Desde las 6 p. m. de los jueves, y durante todo el fin de semana, se encienden los motores de los buses, mayoritariamente obsoletos, de las chivas rumberas. No me refiero a las chivas ancestrales que hacen parte del patrimonio cultural del país, sino, por el contrario, a todos aquellos buses que han sido modificados, sobredimensionados, sin medidas de seguridad, con pasajeros beodos haciendo equilibrio en su interior. Todo un catálogo de faltas al Código Nacional de Tránsito.
Con 7.234 muertos en las calles durante el año 2021, un 10 % más que en el año 2019, y un escenario aún más preocupante para el presente año, ¿es razonable permitirnos tanta laxitud y mal ejemplo?
Los pronósticos apuntan a la escandalosa cifra de 8.000 muertes para el cierre del 2022, toda una catástrofe humanitaria. Las cifras son oficiales y provienen del observatorio seguridad vial. Son datos sin eco, no retumban en ninguna entidad pública, no conmueven a la prensa ni movilizan a la ciudadanía. La cifra equivale a la desaparición de municipios del tamaño de Cucunubá, Ráquira o Mapiripán.
Las 8.000 muertes, todas evitables, son más del doble de las que anualmente producía el conflicto armado en sus peores momentos. Tenemos un problema de salud pública que nos obliga a una reflexión colectiva y la búsqueda de soluciones urgentes. Cada ciudadano que muere deja una estela de dolor, es un drama para sus familiares y, desde luego, para el victimario también.
La mayoría de los muertos son personas jóvenes (de entre 18 y 35 años), es decir, personas en plena capacidad laboral, muchos cabeza de familia. El efecto regresivo de tan alta siniestralidad, que incluye a miles de personas gravemente lesionadas, es evidente; además, erosiona las finanzas del sistema de salud y amenaza la subsistencia del Soat.
El proceso de despersonalización en la movilidad urbana nos degrada como sociedad y crea un ambiente de riesgo generalizado.
En el 60 % de los fallecimientos está involucrada una motocicleta, y cerca del 20 % de ellos comprometen a peatones, estos últimos generalmente adultos mayores. El ciudadano debe tomar medidas de autocontrol, la temeridad no es una buena consejera, y las autoridades no pueden seguir siendo complacientes.

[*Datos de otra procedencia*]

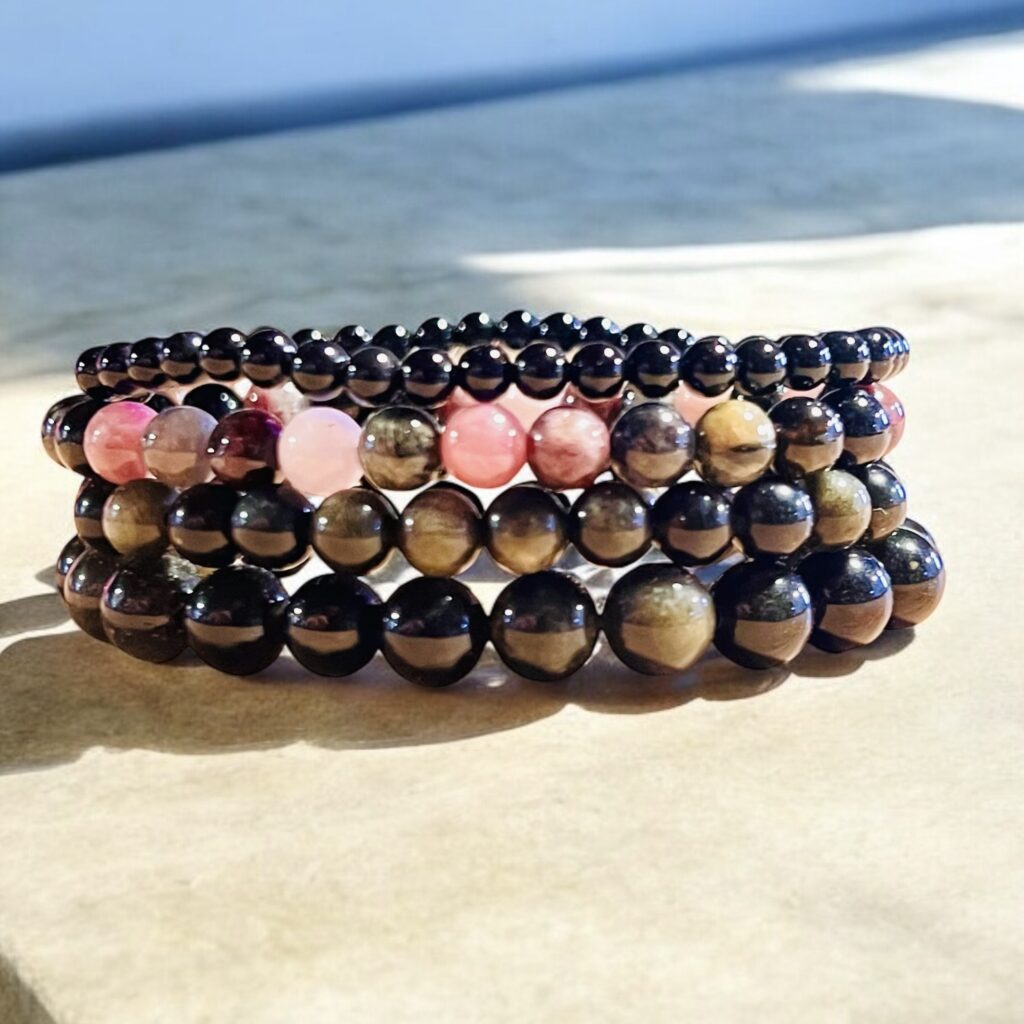 stones-stenen-armbanden-semipreciousstones-halfedelstenen-yamjewels-bracelets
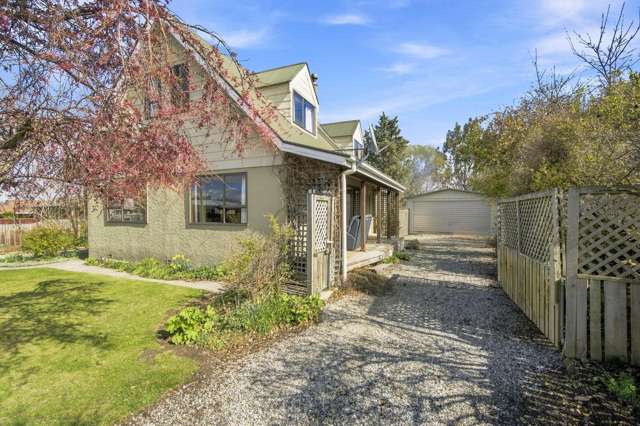 35 Dungannon Street Ranfurly_3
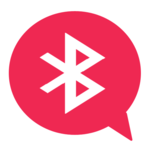 Bluetooth Chat - GChat for PC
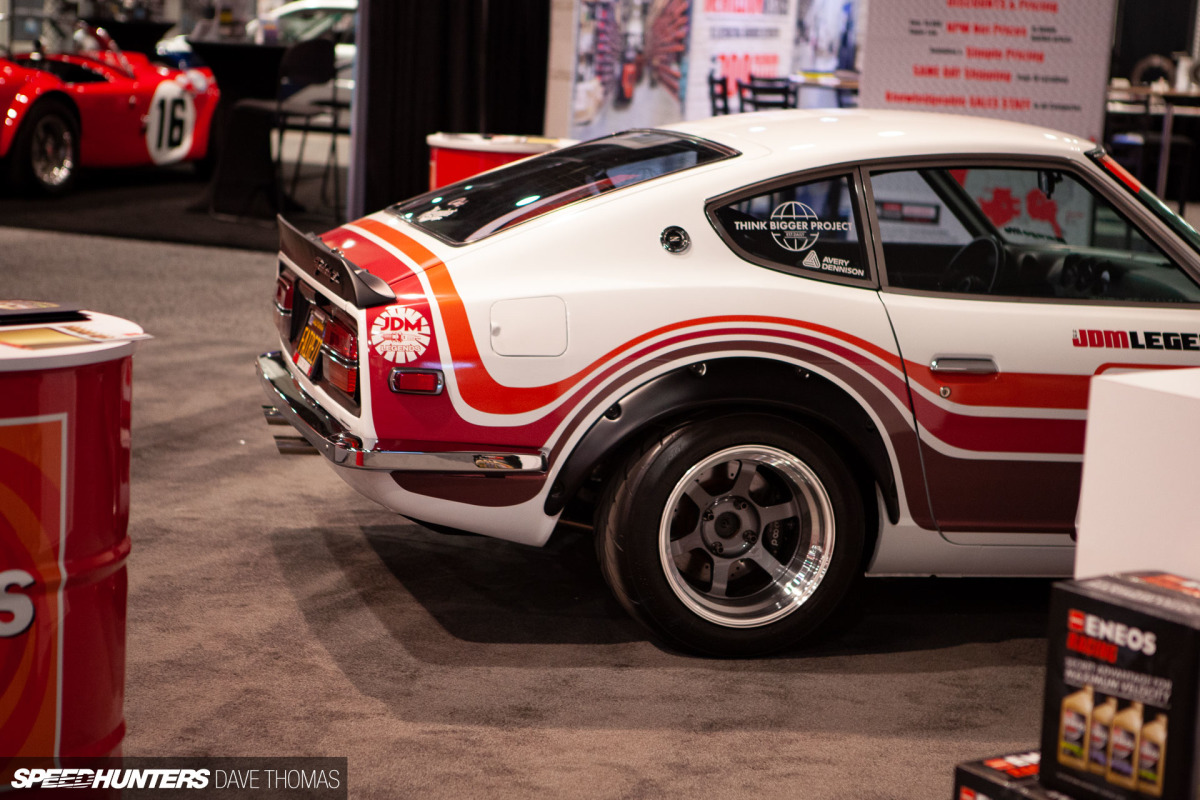 SEMA-2018-JDM-DAVE-Thomas-21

Es necesario trabajar para evitar la estigmatización de los ciclistas y motociclistas, nuestras calles no son el campo de batalla para demostrar supremacías o imponer condiciones. El proceso de despersonalización en la movilidad urbana nos degrada como sociedad y crea un ambiente de riesgo generalizado.
La Agencia Nacional de Seguridad Vial formuló un plan de seguridad y ha concentrado sus esfuerzos en campañas pedagógicas y en la expedición de los reglamentos de seguridad para vehículos. No obstante, cada semana las noticias reportan accidentes de tránsito con víctimas mortales. La velocidad nos está matando.
No podemos seguir ignorando el demencial comportamiento de la ciudadanía en las vías urbanas e interurbanas. Es imposible contrarrestar un fenómeno de tal gravedad cuando en el país hay 775 municipios sin autoridad istrativa, ni policía de tránsito.
Hay que corregir el rumbo. Podríamos empezar por fortalecer la presencia de la policía, 7.800 hombres (en tres turnos) para control nacional y de algunas ciudades es irracional e incomprensible. La presencia de la policía no puede estar sujeta a la celebración de convenios con las alcaldías, es de la naturaleza misma de esta institución controlar el tránsito.
Necesitamos líderes comprometidos, capaces de tomar decisiones responsables y audaces que motiven el cumplimiento de la ley. La idea de transitar con serenidad y respeto es posible, tenemos que propiciar el disfrute del espacio público y persistir en la cultura de la seguridad vial. Los gobiernos nacional y locales deberán invertir más recursos en pedagogía, fortalecimiento institucional, mantenimiento de la infraestructura, apoyo tecnológico y señalización. Por su parte, el ciudadano puede aportar civismo, paciencia y prudencia, el buen ejemplo es una responsabilidad de todos.